Windows Proxy Error 5061 - Could not contact Domain Controller

Document ID : KB000044708
Last Modified Date : 23/01/2019
Show Technical Document Details
Issue:

Error 5061 is produced by the Windows Proxy target connector and has the corresponding error message "Could not contact domain controller." Internally this error is known as ERROR_COULD_NOT_RETRIEVE_DC. This particular error arises during either of the following two operations: (1) verifying credentials; (2) updating credentials (which may also incur a verify as part of the update).

 

 

Environment:
Password Authority 4.5.3
 
Cause:
The connector must identify and contact a Domain Controller to accomplish either operation.
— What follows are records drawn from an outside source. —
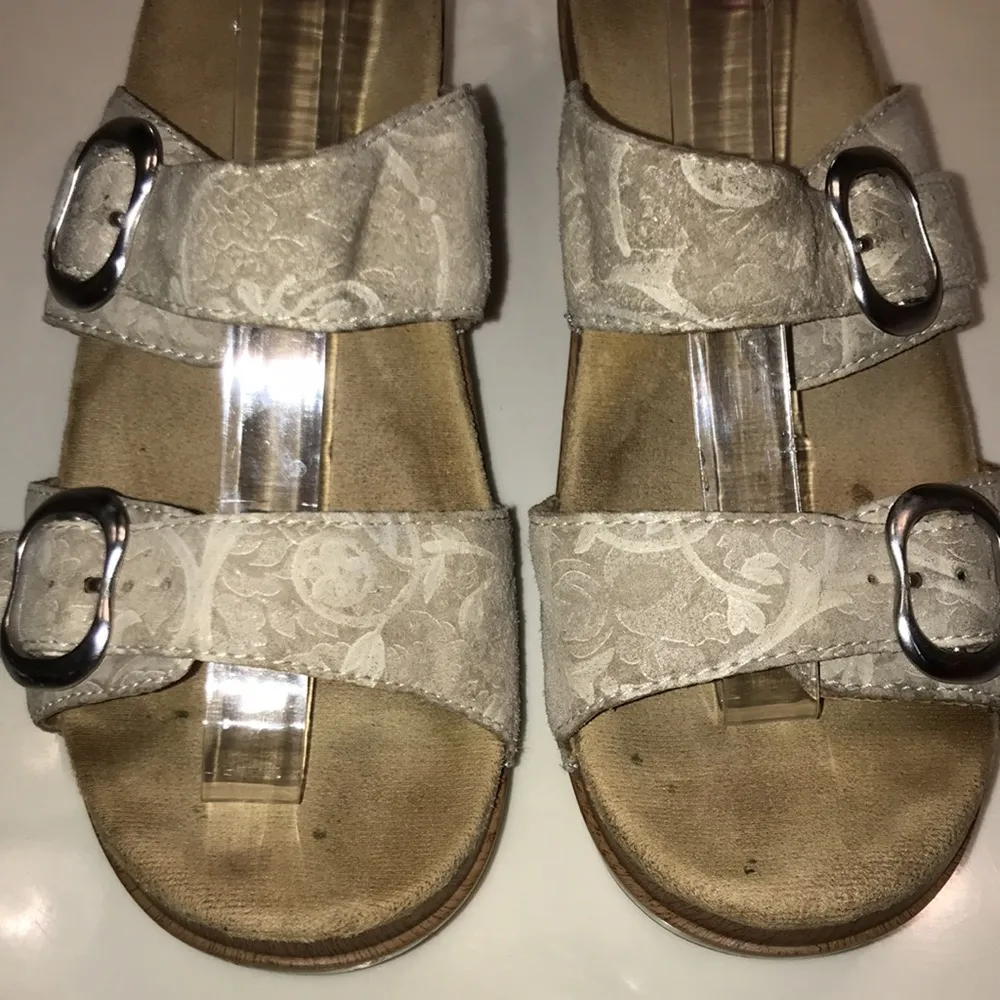 Dansko Women’s Leather Floral Print Buckle Detail Straps Wedge Sandals - Image 3
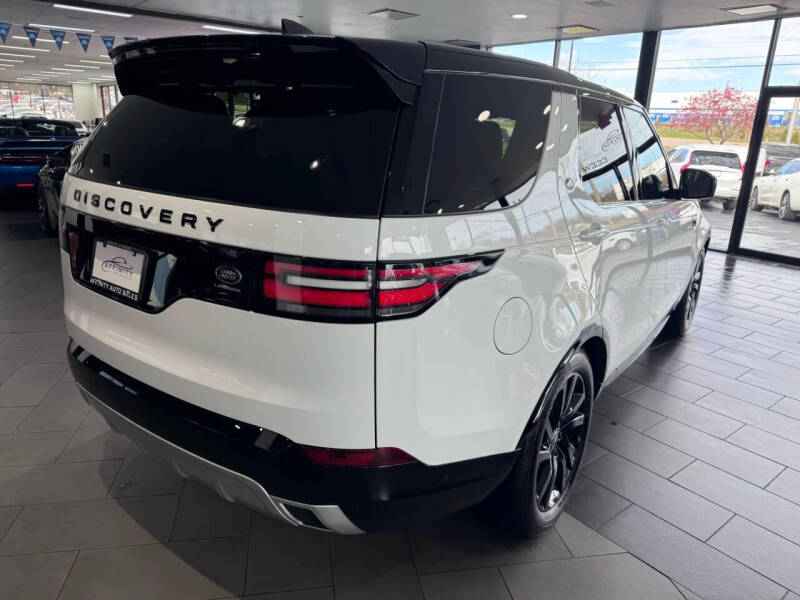 2020 Land Rover Discovery Landmark Edition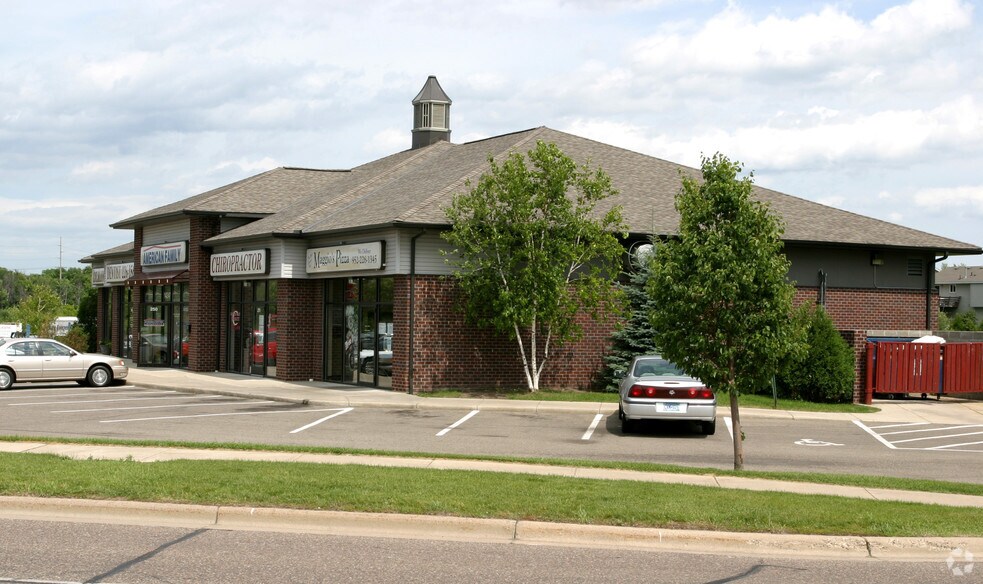 14247 O'Connell Ct, Savage, MN à louer - Photo de l’immeuble – Image 2 sur 22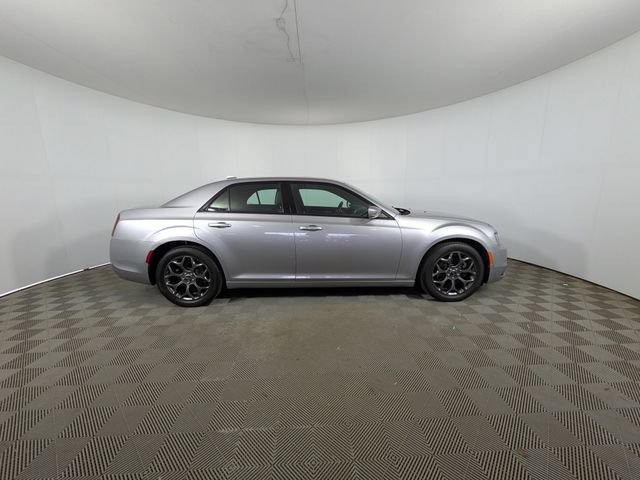 Used 2017 Chrysler 300 S AWD/4WD image 32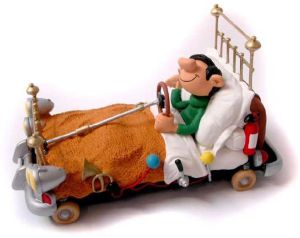 Figurine Gaston et le lit voiture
Depending on the connector's configuration the Domain Controller may be identified by (1) the Target Server; (2) a DNS query; (3) a list of "specified servers," i.e. Domain Controller addresses. The error only ever arises in the cases of (2) and (3). In the case of (1) the code assumes connectivity. In the case of (2) and (3) the connector determines connectivity by performing a "ping" operation on each Domain Controller that was identified. The connector chooses the first Domain Controller that it's able to successfully ping.

To accomplish the ping the connector first attempts a simple anonymous bind to the LDAP Directory Service Agent (DSA) on default port 389. If that attempt fails the connector then attempts a simple anonymous bind on default SSL port 636. If either attempt succeeds then the connectivity is confirmed; otherwise, Error 5061 (ERROR_COULD_NOT_RETRIEVE_DC) results.
 
Resolution:

Confirm the ability to perform simple anonymous binds from the Password Authority Server to the Domain Controller's default LDAP DSA ports 389 and 636. If "specified servers" has been configured then confirm network connectivity to said servers. If instead configured to use a DNS query then confirm the ability to query the configured DNS server and also confirm that the list of Domain Controllers returned by the DNS server is valid.  The connector has debugging available to assist with troubleshooting the DNS query.

Additional Information:
The Windows Proxy connector uses legacy-style debug logging. To activate logging create the subdirectory $CSPM_SERVER_HOME/cspmserver/config/targetapplications and then create a file at that location called "windows.properties". Edit the file to include a single line of text as follows: "debug=true".   Also set the tomcat loglevel to INFO in $CSPM_SERVER_HOME/cspmserver/config/systemConfiguration.properties. Restart Password Authority (Tomcat) and then observe debug messages emitted into the Tomcat (catalina.out) log file on UNIX, or stdout on Windows.